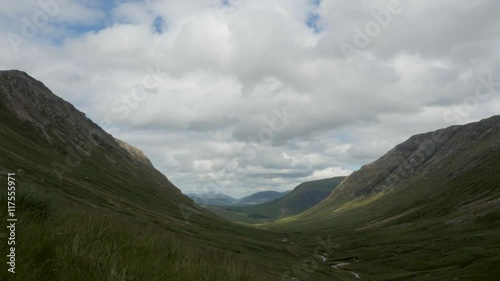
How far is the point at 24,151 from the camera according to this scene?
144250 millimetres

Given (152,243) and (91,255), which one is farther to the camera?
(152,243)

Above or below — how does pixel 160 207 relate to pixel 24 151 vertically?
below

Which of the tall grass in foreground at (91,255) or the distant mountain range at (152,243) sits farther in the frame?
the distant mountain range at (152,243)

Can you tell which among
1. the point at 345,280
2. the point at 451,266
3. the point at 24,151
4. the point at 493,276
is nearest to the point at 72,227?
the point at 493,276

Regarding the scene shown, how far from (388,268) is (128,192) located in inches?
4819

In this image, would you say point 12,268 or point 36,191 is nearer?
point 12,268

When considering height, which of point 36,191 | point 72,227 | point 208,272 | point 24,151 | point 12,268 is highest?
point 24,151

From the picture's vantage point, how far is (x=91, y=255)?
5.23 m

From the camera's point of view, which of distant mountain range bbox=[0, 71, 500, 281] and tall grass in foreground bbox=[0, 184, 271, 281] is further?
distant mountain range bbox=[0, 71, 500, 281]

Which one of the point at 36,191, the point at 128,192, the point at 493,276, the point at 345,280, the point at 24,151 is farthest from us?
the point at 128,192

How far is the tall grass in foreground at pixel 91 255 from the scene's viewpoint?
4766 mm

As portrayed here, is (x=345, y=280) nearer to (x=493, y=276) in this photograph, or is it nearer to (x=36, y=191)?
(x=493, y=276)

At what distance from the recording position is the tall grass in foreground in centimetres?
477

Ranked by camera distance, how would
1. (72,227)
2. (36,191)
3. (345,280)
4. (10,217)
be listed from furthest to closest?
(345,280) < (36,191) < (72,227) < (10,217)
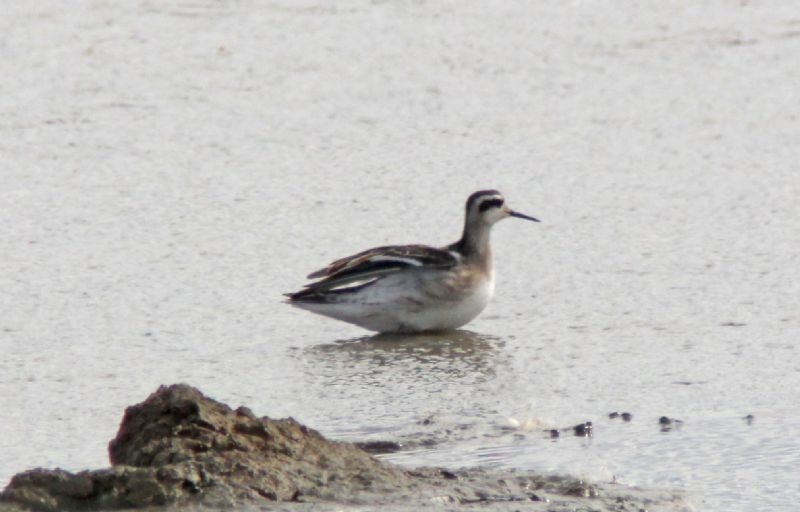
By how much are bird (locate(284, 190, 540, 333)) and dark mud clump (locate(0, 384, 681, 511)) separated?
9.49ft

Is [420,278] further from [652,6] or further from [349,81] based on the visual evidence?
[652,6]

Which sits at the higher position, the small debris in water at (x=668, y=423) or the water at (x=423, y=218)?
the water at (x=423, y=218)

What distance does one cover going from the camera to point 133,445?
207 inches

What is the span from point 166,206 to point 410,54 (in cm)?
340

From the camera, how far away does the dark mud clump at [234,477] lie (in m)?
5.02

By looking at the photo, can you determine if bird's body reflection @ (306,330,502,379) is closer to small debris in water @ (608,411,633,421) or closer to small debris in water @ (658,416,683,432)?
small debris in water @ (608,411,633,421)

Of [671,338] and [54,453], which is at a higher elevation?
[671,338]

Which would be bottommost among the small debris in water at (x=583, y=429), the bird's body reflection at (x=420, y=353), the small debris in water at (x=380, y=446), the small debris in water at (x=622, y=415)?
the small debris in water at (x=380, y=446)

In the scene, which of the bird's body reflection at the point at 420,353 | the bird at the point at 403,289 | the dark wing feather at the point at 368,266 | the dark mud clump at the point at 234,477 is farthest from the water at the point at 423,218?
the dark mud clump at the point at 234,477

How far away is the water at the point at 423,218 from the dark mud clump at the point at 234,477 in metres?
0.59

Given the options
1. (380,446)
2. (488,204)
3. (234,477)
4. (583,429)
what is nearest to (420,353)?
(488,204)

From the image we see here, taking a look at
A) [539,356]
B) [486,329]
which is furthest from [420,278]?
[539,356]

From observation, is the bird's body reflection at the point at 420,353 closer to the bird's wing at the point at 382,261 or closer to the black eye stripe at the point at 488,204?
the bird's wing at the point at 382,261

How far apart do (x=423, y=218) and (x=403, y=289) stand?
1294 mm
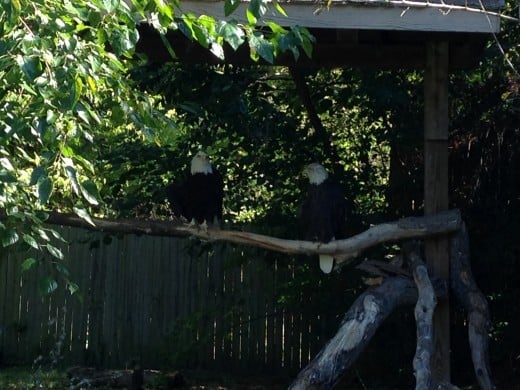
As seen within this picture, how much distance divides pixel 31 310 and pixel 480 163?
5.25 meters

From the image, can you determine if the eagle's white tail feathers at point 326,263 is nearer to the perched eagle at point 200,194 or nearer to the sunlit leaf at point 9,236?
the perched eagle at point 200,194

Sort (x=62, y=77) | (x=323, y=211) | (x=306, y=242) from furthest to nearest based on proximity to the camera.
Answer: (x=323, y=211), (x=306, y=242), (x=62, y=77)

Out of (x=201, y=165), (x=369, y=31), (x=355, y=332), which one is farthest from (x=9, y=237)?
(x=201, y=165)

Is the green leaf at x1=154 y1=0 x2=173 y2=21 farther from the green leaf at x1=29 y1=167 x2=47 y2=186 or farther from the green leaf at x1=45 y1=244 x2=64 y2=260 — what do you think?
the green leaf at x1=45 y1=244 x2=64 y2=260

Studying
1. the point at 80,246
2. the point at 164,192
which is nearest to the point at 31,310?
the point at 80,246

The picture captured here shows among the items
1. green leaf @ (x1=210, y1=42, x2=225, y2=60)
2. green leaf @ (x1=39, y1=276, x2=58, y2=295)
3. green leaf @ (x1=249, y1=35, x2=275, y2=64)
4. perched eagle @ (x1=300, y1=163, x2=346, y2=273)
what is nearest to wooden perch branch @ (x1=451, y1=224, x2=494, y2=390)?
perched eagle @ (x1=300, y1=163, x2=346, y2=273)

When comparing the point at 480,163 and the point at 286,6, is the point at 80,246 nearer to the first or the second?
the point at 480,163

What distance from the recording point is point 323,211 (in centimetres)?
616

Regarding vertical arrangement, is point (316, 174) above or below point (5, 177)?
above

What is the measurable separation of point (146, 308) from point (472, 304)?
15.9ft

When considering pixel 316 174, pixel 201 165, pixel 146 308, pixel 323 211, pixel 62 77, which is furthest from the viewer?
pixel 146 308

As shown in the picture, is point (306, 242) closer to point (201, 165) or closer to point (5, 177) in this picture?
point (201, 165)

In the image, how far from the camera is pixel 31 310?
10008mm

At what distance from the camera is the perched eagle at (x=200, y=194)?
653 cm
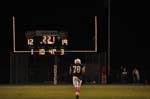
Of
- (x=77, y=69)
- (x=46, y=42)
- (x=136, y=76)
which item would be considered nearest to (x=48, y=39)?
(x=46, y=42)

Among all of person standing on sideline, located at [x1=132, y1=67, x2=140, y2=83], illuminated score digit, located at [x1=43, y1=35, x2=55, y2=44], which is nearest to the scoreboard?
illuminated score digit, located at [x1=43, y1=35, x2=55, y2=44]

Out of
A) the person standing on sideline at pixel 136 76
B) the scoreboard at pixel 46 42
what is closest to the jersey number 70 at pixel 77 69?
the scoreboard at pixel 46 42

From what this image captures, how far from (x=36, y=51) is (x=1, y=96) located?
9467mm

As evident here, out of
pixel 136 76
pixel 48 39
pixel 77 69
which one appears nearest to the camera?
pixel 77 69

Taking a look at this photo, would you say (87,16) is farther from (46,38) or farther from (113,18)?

The request:
Return all of the data exactly as written, and drop the pictures.

Finished task:
How far is the point at 24,151 from the camera according to this scene?
144250 millimetres

Given (152,243) and (91,255), which one is farther to the camera?
(152,243)

Above or below — how does pixel 160 207 relate to pixel 24 151 vertically?
below

Which of the tall grass in foreground at (91,255) or the distant mountain range at (152,243) sits farther in the frame?
the distant mountain range at (152,243)

Can you tell which among
1. the point at 345,280
2. the point at 451,266
3. the point at 24,151
4. the point at 493,276
is nearest to the point at 72,227?
the point at 493,276

Regarding the scene shown, how far from (388,268) is (128,192) located in inches?
4819

In this image, would you say point 12,268 or point 36,191 is nearer?
point 12,268

When considering height, which of point 36,191 | point 72,227 | point 208,272 | point 24,151 | point 12,268 is highest?
point 24,151

From the picture's vantage point, how far is (x=91, y=255)?
5.23 m

From the camera's point of view, which of distant mountain range bbox=[0, 71, 500, 281] and tall grass in foreground bbox=[0, 184, 271, 281] is further?
distant mountain range bbox=[0, 71, 500, 281]

Which one of the point at 36,191, the point at 128,192, the point at 493,276, the point at 345,280, the point at 24,151 is farthest from us?
the point at 128,192

How far is the tall grass in foreground at pixel 91 255 from the scene's viewpoint?
4766 mm

As portrayed here, is (x=345, y=280) nearer to (x=493, y=276) in this photograph, or is it nearer to (x=36, y=191)?
(x=493, y=276)

At what distance from the recording position is the tall grass in foreground in centimetres?
477

Ranked by camera distance, how would
1. (72,227)
2. (36,191)
3. (345,280)
4. (10,217)
be listed from furthest to closest?
(345,280) < (36,191) < (72,227) < (10,217)
By how much are bird (locate(284, 190, 540, 333)) and dark mud clump (locate(0, 384, 681, 511)) separated?
9.49ft

Is [420,278] further from [652,6] or further from [349,81] based on the visual evidence?
[652,6]

Which sits at the higher position, the small debris in water at (x=668, y=423) or the water at (x=423, y=218)?
the water at (x=423, y=218)

What distance does one cover going from the camera to point 133,445?
207 inches

What is the span from point 166,206 to point 410,54 (in cm)?
340

From the camera, how far away does the dark mud clump at [234,477] lie (in m)?
5.02

By looking at the photo, can you determine if bird's body reflection @ (306,330,502,379) is closer to small debris in water @ (608,411,633,421) or closer to small debris in water @ (658,416,683,432)?
small debris in water @ (608,411,633,421)

Of [671,338] and [54,453], which is at a higher elevation?
[671,338]

Which would be bottommost among the small debris in water at (x=583, y=429), the bird's body reflection at (x=420, y=353), the small debris in water at (x=380, y=446), the small debris in water at (x=622, y=415)?
the small debris in water at (x=380, y=446)

In the scene, which of the bird's body reflection at the point at 420,353 | the bird at the point at 403,289 | the dark wing feather at the point at 368,266 | the dark mud clump at the point at 234,477 is farthest from the water at the point at 423,218?
the dark mud clump at the point at 234,477

How far away is the water at the point at 423,218 from the dark mud clump at the point at 234,477 in metres?
0.59

Given the options
1. (380,446)
2. (488,204)
3. (234,477)
4. (583,429)
what is nearest to (420,353)?
(488,204)

From the image we see here, taking a look at
A) [539,356]
B) [486,329]
which is furthest from [420,278]?
[539,356]

From observation, is the bird's body reflection at the point at 420,353 closer to the bird's wing at the point at 382,261 or closer to the black eye stripe at the point at 488,204?
the bird's wing at the point at 382,261

How far apart do (x=423, y=218) and (x=403, y=289) stand?
1294 mm
As seen within this picture, how much distance divides pixel 31 310 and pixel 480 163?
5.25 meters

From the image, can you determine if the eagle's white tail feathers at point 326,263 is nearer to the perched eagle at point 200,194 or nearer to the sunlit leaf at point 9,236?
the perched eagle at point 200,194

Sort (x=62, y=77) | (x=323, y=211) | (x=306, y=242) from furthest to nearest based on proximity to the camera.
Answer: (x=323, y=211), (x=306, y=242), (x=62, y=77)

Out of (x=201, y=165), (x=369, y=31), (x=355, y=332), which one is farthest from (x=9, y=237)?
(x=201, y=165)

Is the green leaf at x1=154 y1=0 x2=173 y2=21 farther from the green leaf at x1=29 y1=167 x2=47 y2=186 or farther from the green leaf at x1=45 y1=244 x2=64 y2=260 — what do you think?
the green leaf at x1=45 y1=244 x2=64 y2=260

Studying
1. the point at 80,246
2. the point at 164,192
which is nearest to the point at 31,310?
the point at 80,246

The picture captured here shows among the items
1. green leaf @ (x1=210, y1=42, x2=225, y2=60)
2. green leaf @ (x1=39, y1=276, x2=58, y2=295)
3. green leaf @ (x1=249, y1=35, x2=275, y2=64)
4. perched eagle @ (x1=300, y1=163, x2=346, y2=273)
what is nearest to wooden perch branch @ (x1=451, y1=224, x2=494, y2=390)?
perched eagle @ (x1=300, y1=163, x2=346, y2=273)

When comparing the point at 480,163 and the point at 286,6, is the point at 80,246 nearer to the first or the second?
the point at 480,163

What distance from the recording point is point 323,211 (in centimetres)?
616

Regarding vertical arrangement, is point (316, 174) above or below point (5, 177)?
above

What is the measurable separation of point (146, 308) from point (472, 304)?
15.9ft

When considering pixel 316 174, pixel 201 165, pixel 146 308, pixel 323 211, pixel 62 77, which is furthest from the viewer?
pixel 146 308

As shown in the picture, is point (306, 242) closer to point (201, 165) or closer to point (5, 177) in this picture?
point (201, 165)

In the image, how far from the camera is pixel 31 310?
10008mm

At what distance from the camera is the perched eagle at (x=200, y=194)?
653 cm
Of
- (x=77, y=69)
- (x=46, y=42)
- (x=136, y=76)
which item would be considered nearest to (x=48, y=39)?
(x=46, y=42)

Among all of person standing on sideline, located at [x1=132, y1=67, x2=140, y2=83], illuminated score digit, located at [x1=43, y1=35, x2=55, y2=44], which is nearest to the scoreboard?
illuminated score digit, located at [x1=43, y1=35, x2=55, y2=44]

Out of
A) the person standing on sideline at pixel 136 76
B) the scoreboard at pixel 46 42
what is closest to the jersey number 70 at pixel 77 69?
the scoreboard at pixel 46 42

From what this image captures, how far from (x=36, y=51) is (x=1, y=96) located?
9467mm

As evident here, out of
pixel 136 76
pixel 48 39
pixel 77 69
which one appears nearest to the camera?
pixel 77 69

Taking a look at this photo, would you say (87,16) is farther from (46,38) or farther from (113,18)?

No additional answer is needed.